◆ **CONSIGNE**:
Répondez aux questions suivantes sur l'extrait consacré au Togo :
(a) Que réclamaient les enfants soucieux de leur avenir ?
(b) Quelle réduction demandent ceux qui sortent dans la rue ?
(c) À quel animal l'extrait compare-t-il la personne qu'on peut éliminer dans la rue ?

Au Togo, mal conduire devient plus dangereux que piller la Patrie
Au Togo, des âmes innocentes tombent pour leur opinion. Certains perdent le droit à la vie pour avoir changé d’avis ou d’opinion. Des enfants soucieux de leur avenir et qui réclamaient leurs enseignants sont tombés. Ceux dévoués à apprendre le métier qui fera d’eux des hommes de demain sont abattus. Ceux-qui sortent pour réclamer la réduction des prix des produits exagérément augmentés (selon eux) sont réduits, à jamais, au silence. Atroce !
Ici, qu’on soit désormais militaire ou civil, on est tous sous la menace de se voir tuer. On peut se faire éliminer comme un lézard dans la rue et ce, au vu et au su de tous.

◆ **DONNÉES PRÉSENTÉES**:
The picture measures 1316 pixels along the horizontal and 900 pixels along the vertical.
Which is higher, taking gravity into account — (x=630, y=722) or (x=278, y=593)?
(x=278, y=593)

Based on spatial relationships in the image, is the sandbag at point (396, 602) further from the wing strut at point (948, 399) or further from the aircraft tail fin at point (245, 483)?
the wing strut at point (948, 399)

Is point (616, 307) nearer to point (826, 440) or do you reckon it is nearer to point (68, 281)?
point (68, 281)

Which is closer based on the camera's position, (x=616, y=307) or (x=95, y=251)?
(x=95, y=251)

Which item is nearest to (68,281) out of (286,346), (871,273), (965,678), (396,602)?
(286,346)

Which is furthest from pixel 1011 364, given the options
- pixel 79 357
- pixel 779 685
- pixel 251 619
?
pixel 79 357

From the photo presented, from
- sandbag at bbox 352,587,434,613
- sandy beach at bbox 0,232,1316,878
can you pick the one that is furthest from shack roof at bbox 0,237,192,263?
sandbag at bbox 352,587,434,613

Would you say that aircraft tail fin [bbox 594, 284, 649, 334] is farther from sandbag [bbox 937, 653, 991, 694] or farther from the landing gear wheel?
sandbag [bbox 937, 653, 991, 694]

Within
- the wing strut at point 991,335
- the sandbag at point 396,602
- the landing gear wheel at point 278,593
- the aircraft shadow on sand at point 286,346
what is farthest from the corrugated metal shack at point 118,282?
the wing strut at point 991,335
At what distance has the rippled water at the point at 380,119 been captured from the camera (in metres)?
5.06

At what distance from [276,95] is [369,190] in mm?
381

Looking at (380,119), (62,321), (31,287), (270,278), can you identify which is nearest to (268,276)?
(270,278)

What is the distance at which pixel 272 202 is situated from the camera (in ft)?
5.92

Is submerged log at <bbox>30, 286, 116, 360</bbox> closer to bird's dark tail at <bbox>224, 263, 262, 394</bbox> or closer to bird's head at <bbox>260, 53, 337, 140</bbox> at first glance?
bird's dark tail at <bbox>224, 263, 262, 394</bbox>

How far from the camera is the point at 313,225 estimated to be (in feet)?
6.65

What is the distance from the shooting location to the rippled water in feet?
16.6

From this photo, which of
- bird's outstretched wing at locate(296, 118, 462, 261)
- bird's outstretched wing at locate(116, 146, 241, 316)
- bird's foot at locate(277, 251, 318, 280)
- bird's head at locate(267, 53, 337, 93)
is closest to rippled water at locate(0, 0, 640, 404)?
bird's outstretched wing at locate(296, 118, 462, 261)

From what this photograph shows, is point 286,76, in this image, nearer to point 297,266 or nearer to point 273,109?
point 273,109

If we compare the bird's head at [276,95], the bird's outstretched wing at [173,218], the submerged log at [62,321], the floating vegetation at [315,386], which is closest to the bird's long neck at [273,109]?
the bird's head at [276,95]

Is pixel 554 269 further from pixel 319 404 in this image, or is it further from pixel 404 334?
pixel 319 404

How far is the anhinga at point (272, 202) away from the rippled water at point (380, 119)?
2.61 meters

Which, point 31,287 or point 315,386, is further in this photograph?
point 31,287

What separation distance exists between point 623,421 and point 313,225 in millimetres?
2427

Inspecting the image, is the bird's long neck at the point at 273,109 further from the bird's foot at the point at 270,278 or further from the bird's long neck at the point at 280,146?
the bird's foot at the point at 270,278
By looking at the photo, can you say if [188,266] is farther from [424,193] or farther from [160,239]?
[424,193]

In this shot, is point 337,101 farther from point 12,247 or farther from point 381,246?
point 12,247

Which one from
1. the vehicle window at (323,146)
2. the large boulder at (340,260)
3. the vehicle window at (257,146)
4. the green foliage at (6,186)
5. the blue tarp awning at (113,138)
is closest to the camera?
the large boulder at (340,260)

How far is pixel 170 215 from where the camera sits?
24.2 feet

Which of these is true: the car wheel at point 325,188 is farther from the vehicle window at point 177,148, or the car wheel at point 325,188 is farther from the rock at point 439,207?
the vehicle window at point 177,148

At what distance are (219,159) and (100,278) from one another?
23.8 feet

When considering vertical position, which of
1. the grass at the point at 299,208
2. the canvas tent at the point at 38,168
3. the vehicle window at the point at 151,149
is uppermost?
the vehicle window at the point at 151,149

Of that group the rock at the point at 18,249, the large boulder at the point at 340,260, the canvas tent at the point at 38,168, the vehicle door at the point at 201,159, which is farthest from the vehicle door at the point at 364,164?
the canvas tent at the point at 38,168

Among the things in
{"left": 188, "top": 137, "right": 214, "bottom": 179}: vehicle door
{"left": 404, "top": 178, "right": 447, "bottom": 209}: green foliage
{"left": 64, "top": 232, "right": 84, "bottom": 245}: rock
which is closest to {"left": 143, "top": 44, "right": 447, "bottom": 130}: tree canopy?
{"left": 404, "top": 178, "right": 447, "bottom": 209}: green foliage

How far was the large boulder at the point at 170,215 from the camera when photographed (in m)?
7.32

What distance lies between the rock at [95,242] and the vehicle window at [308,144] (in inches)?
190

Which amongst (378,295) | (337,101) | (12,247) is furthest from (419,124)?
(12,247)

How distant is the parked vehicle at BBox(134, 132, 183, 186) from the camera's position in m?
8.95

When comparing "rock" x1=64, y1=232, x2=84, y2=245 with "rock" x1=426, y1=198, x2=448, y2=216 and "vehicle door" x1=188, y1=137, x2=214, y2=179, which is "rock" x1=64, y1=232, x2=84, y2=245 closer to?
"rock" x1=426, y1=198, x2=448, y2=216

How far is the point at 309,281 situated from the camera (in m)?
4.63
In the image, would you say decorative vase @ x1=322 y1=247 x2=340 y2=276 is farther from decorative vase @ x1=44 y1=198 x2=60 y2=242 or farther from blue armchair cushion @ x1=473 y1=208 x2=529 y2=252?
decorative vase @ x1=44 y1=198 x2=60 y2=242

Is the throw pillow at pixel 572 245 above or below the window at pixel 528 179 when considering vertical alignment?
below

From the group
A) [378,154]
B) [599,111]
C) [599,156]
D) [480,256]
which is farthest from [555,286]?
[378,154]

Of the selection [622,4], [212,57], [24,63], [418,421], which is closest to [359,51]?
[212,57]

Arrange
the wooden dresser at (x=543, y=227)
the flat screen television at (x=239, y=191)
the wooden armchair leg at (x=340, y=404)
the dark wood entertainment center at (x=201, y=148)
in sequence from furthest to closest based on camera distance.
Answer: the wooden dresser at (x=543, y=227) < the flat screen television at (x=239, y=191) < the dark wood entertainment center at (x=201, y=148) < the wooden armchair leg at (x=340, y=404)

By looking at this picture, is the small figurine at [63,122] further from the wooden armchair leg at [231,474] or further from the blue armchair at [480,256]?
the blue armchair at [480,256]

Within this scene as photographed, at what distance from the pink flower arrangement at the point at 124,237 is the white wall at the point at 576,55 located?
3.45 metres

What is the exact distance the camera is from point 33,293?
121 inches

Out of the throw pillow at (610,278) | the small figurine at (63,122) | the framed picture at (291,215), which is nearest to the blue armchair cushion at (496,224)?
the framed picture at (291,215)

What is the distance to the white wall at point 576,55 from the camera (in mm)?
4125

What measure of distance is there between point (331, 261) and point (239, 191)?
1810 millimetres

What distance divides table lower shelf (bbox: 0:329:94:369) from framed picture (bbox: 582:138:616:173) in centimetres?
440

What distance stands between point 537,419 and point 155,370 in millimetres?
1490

◆ **RÉPONSE RÉDIGÉE**:
(a) Ils réclamaient leurs enseignants.
(b) Ils demandent la réduction des prix des produits exagérément augmentés (selon eux).
(c) À un lézard.